Davis is gifted in a different way from the others. She has a knack for stylized farce that's both broader than what the others do and yet subtler and much harder to pull off. She'd be perfectly at home wrestling down the wriggly charms of elegant '30s romantic comedies. Her face, with its delicately chiseled nose and alert brown eyes, is 100 percent high-society, but her smile has the fresh earnestness of a farm girl, and she seems to know it: She plays uptown and out-of-town against each other as if there were no difference between them.

And her timing catches you like a cartoon cloud of perfume -- it may be brightly colored, but the fragrance is subtle and delicate. A few Charlotte moments from an earlier season prove it perfectly: Charlotte finds herself strangely attracted to her divorce lawyer, Harry Goldenblatt (the marvelous Evan Handler, Prince Charming-owitz), a bald, stocky regular joe who wears loud ties and sweats a lot. He's mad for her -- he will, of course, eventually marry her -- but for now, she doesn't know what to make of him, even though whatever it is he's got has already gone to work on her, subconsciously at least.

He's just helped her finalize her divorce. She's thinking of moving out of the palatial apartment she's won in the settlement, and, eager to help her further, Harry is showing her around a leather-and-chrome bachelor pad belonging to a friend of his, which is available for rent. This very pretty girl and extremely nervous boy are having a look at the tacky bachelor bedroom when Harry lets it rip: He's so attracted to Charlotte he can't think of anyone or anything else. It drives him crazy to look at her. He wants her desperately.

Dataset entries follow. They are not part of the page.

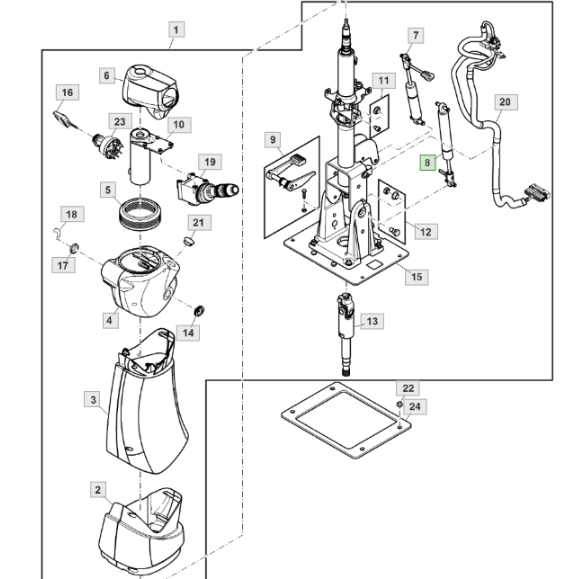 1
6
16
23
10
19
5
18
21
17
4
14
3
2
7
11
20
9
8
12
15
13
22
24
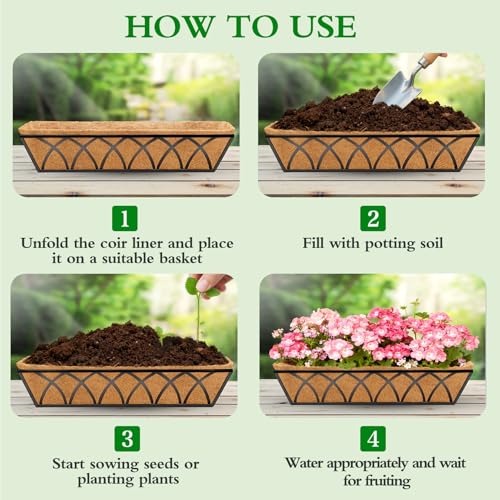 HOW TO USE

1
Unfold the coir liner and place it on a suitable basket

2
Fill with potting soil

3
Start sowing seeds or planting plants

4
Water appropriately and wait for fruiting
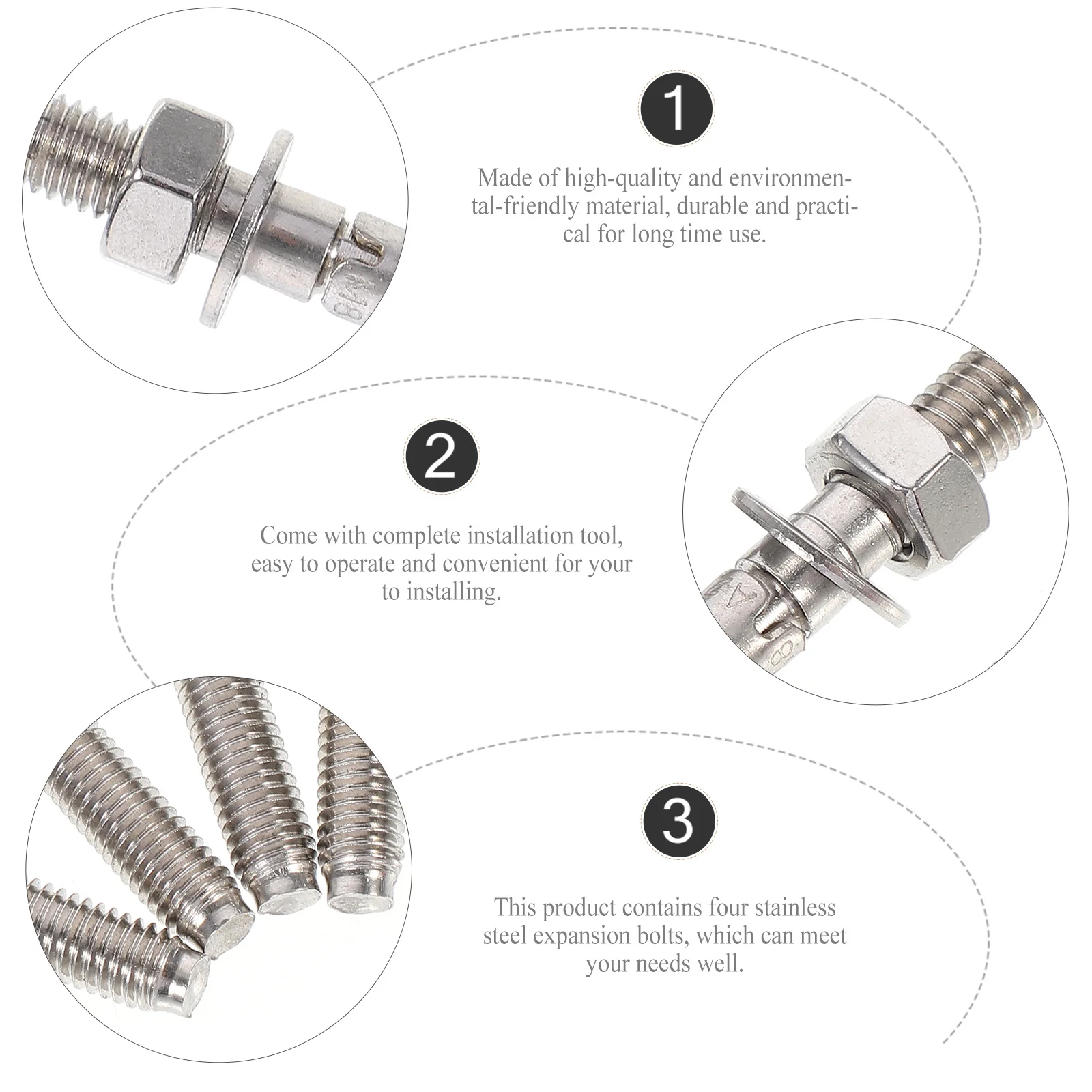 1

Made of high-quality and environmental-friendly material, durable and practical for long time use.

2

Come with complete installation tool, easy to operate and convenient for your to installing.

3

This product contains four stainless steel expansion bolts, which can meet your needs well.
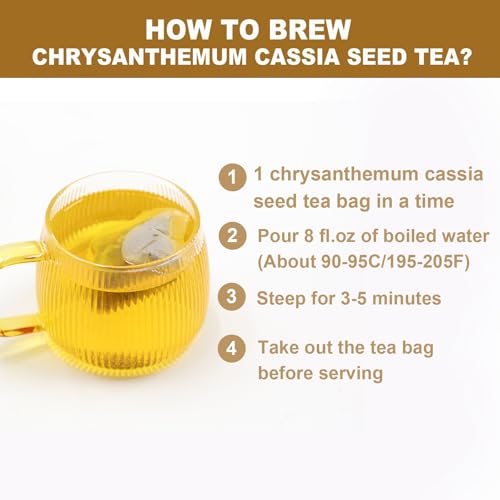 HOW TO BREW
CHRYSANTHEMUM CASSIA SEED TEA?

1 1 chrysanthemum cassia seed tea bag in a time

2 Pour 8 fl.oz of boiled water (About 90-95C/195-205F)

3 Steep for 3-5 minutes

4 Take out the tea bag before serving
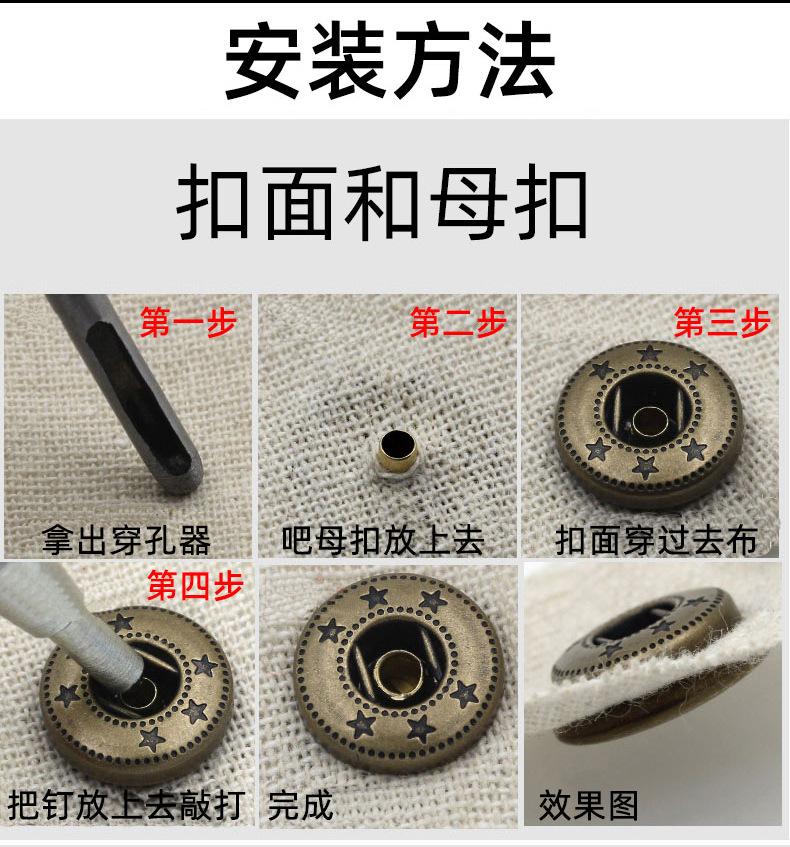 安装方法

扣面和母扣

第一步
拿出穿孔器

第二步
吧母扣放上去

第三步
扣面穿过去布

第四步
把钉放上去敲打

完成

效果图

Charlotte, standing there in her spectacles and one of her trademark girly-girl flared dresses, is taken aback. "Harry," she stammers, flustered and flattered in equal measures, "don't be ridiculous -- I'm wearing my glasses!"

That peculiar Charlotte logic is what makes the character so much frothier, and yet so much more intriguing, than the other women on the show. In her own way, Charlotte is sexier even than the oversexed Samantha. Later, after she has tumbled into bed with Harry (and has also had, as she states unequivocally, the best sex of her life), she offers a friend a perfectly viable explanation of why Harry can't possibly become her steady boyfriend: "He's not very attractive. He's sweaty and pushy. No, no, I could never date him." Her eyes gleam, her brow furrows; she waits a beat. "But maybe just for the sex. How does that work, exactly?"